§ ACTION ITEM A
List the three technologies that the forum thread below on full-text patent search names as its current implementation.
§ ACTION ITEM B
Reproduce the passage of the forum thread below on full-text patent search from "I need to index" up to and including "talk to it.".

I need to index patents from the sources available in the web. The current implementation enables querying over a database of patents published by the USPTO.
Current implementation: Apache Nutch, Apache Lucene and PostgreSQL.
Is it a project requirement for the full-text index to be embedded, or it is a possibility to use a search server like ElasticSearch or Solr (both based on Lucene internally)? In that case there are Elixir clients available.
It really wouldn’t be hard to set up your own Lucene server, then query it from Elixir. Full-text index & search is very CPU intensive–I’d call it a good example of something the BEAM is not suited for.
As @lucaong suggested, Solr and ElasticSearch are nice services based on Lucene, gotta see what is better for you. I use Elastic, but instead of a client package to interact with it, I use just a module that provides a minimal API to talk to it.
Definitely not a recommendation, but yes, there is at least one:
riak_search is a Lucene-like full-text search engine in the BEAM (Erlang), it just seems not to be under active development anymore – not sure if others are still working with it. Looks like it provides full text abilities just with BEAM, and also integration with Solr.
And don’t forget, if you’re using Postgres as the database the full text search capabilities are quite good and can often prevent the need to involve an external engine.
if you’re looking to integrate with elastic search there’s https://github.com/tsloughter/erlastic_search - take a look at the .travis.yml if you’d like to set up a similar integration test (i’m a maintainer on that project)

§ LISTED ENTRIES
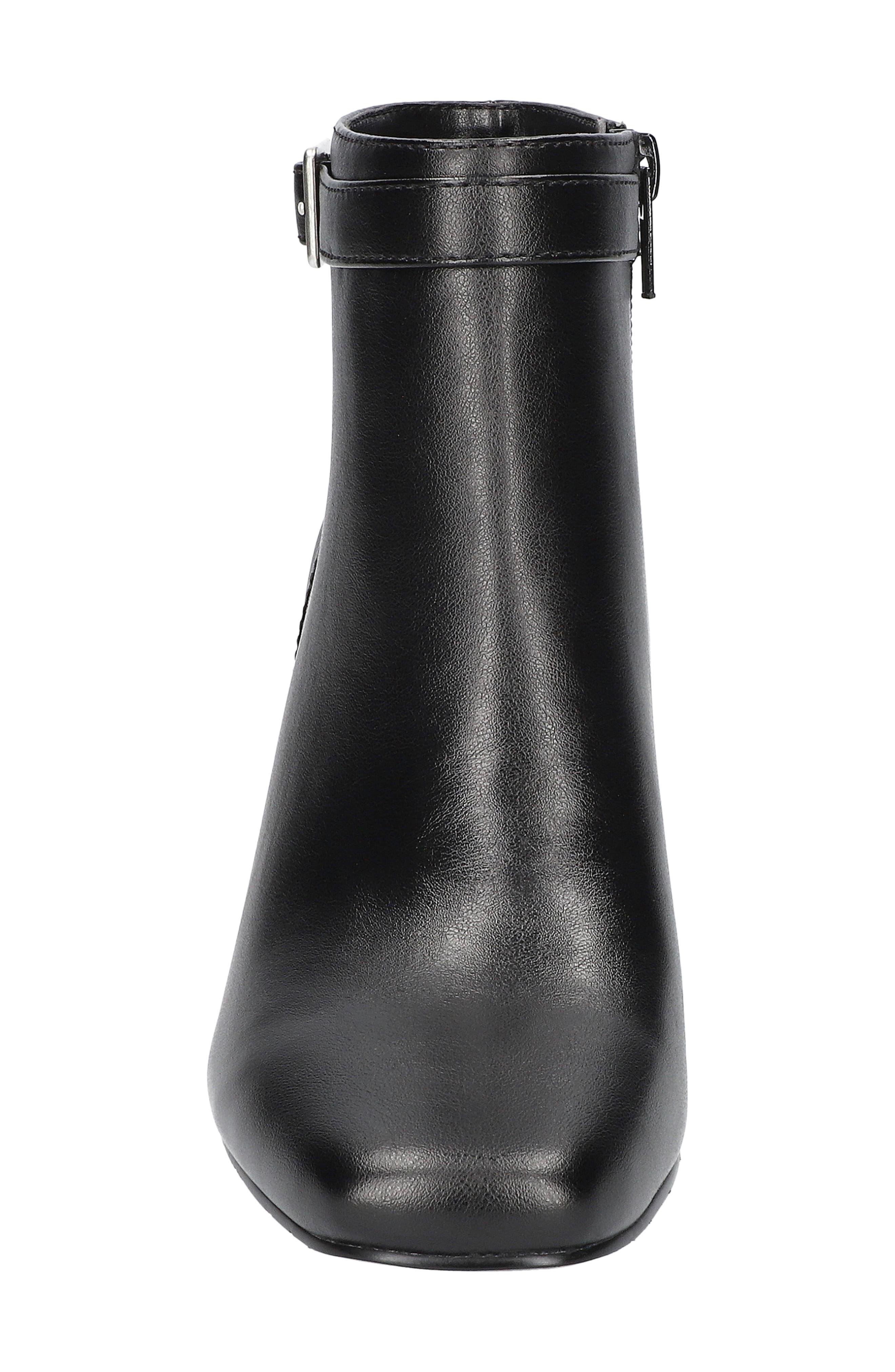 EASY STREET Winnipeg Block Heel Bootie, Alternate, color, 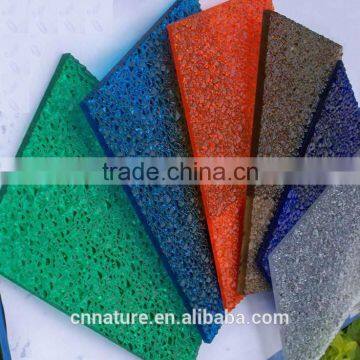 Polycarbonate Diamond Sheet Embossed Board photo-6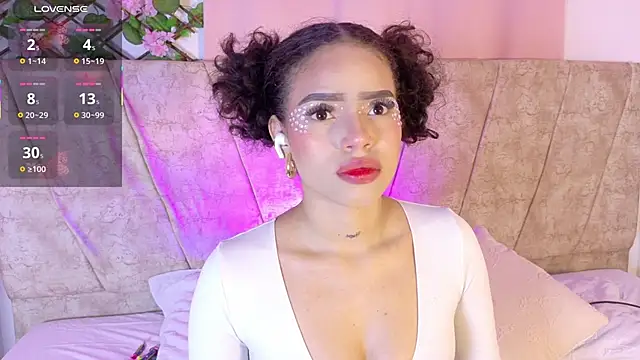 LaraGiil online show from November 2025 12:38:02 PM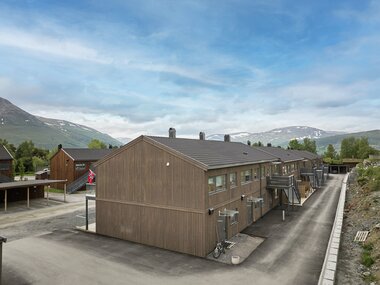 Oppdal - Slepphaugen flermannsboliger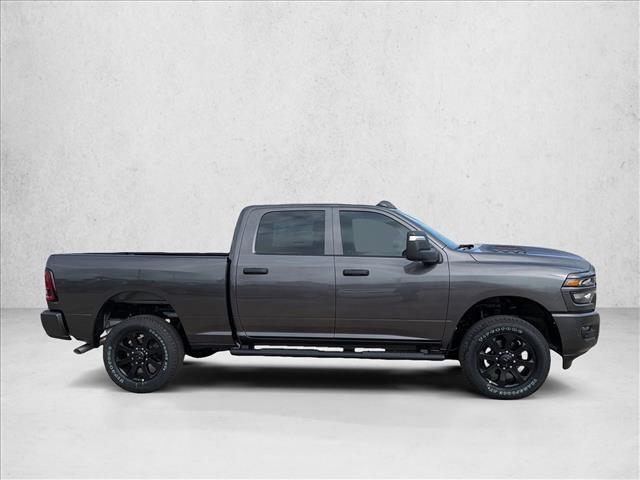 new 2026 Ram 2500 car, priced at $54,982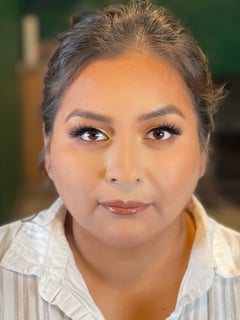 View Makeup, Evening, Look, Olive, Skin Tone, Brown, Colors, Gold - Diego Rangel, Saint Charles, IL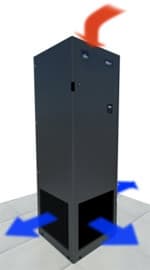 Emerson Network Power выпускает новую систему охлаждения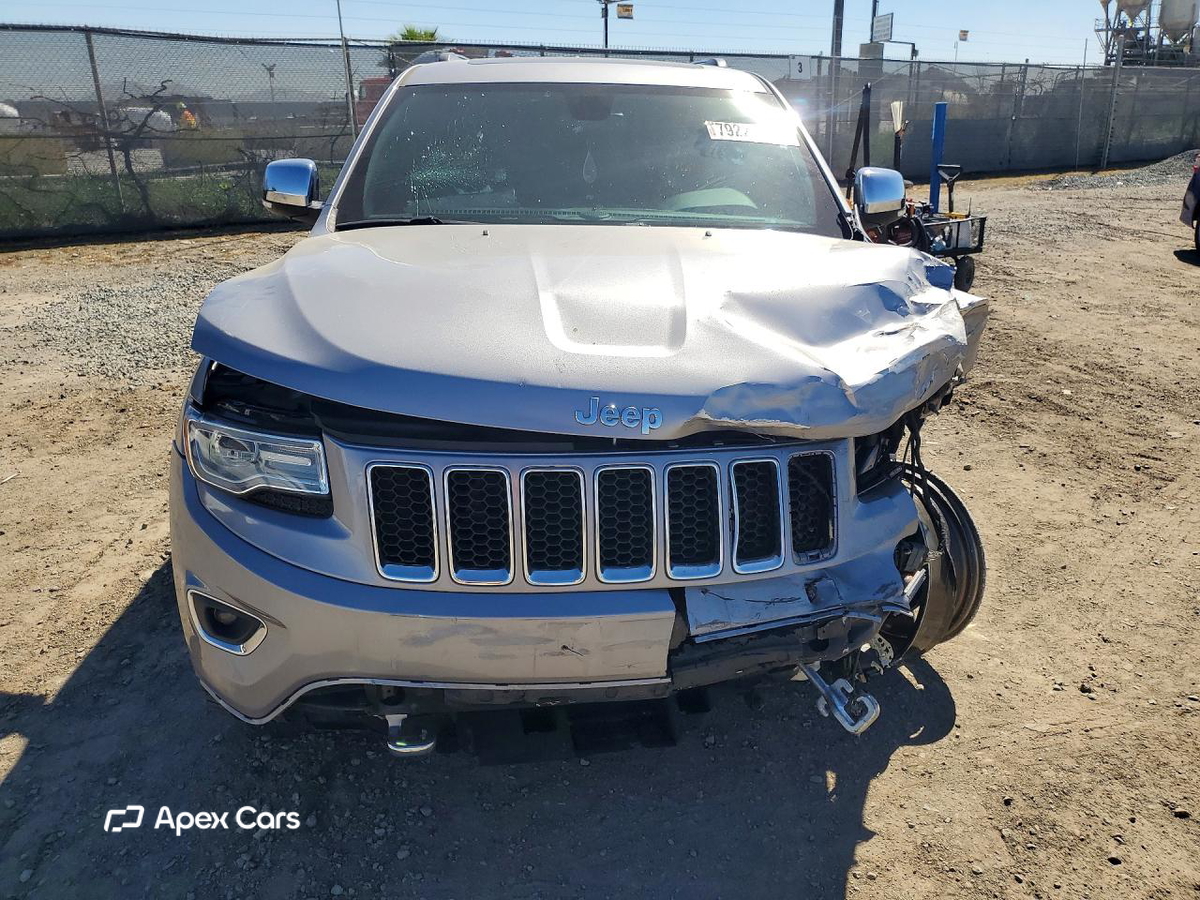 Jeep Grand Cherokee 2015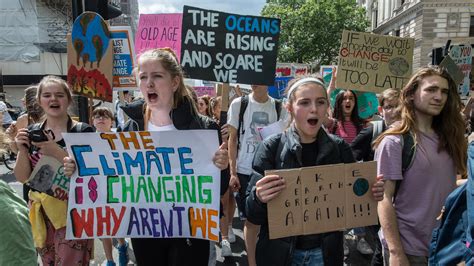 How To Take Direct Action On The Climate Crisis At Your School This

§ RESPONSE AREA A
Apache Nutch, Apache Lucene, PostgreSQL

§ RESPONSE AREA B
I need to index patents from the sources available in the web. The current implementation enables querying over a database of patents published by the USPTO.
Current implementation: Apache Nutch, Apache Lucene and PostgreSQL.
Is it a project requirement for the full-text index to be embedded, or it is a possibility to use a search server like ElasticSearch or Solr (both based on Lucene internally)? In that case there are Elixir clients available.
It really wouldn’t be hard to set up your own Lucene server, then query it from Elixir. Full-text index & search is very CPU intensive–I’d call it a good example of something the BEAM is not suited for.
As @lucaong suggested, Solr and ElasticSearch are nice services based on Lucene, gotta see what is better for you. I use Elastic, but instead of a client package to interact with it, I use just a module that provides a minimal API to talk to it.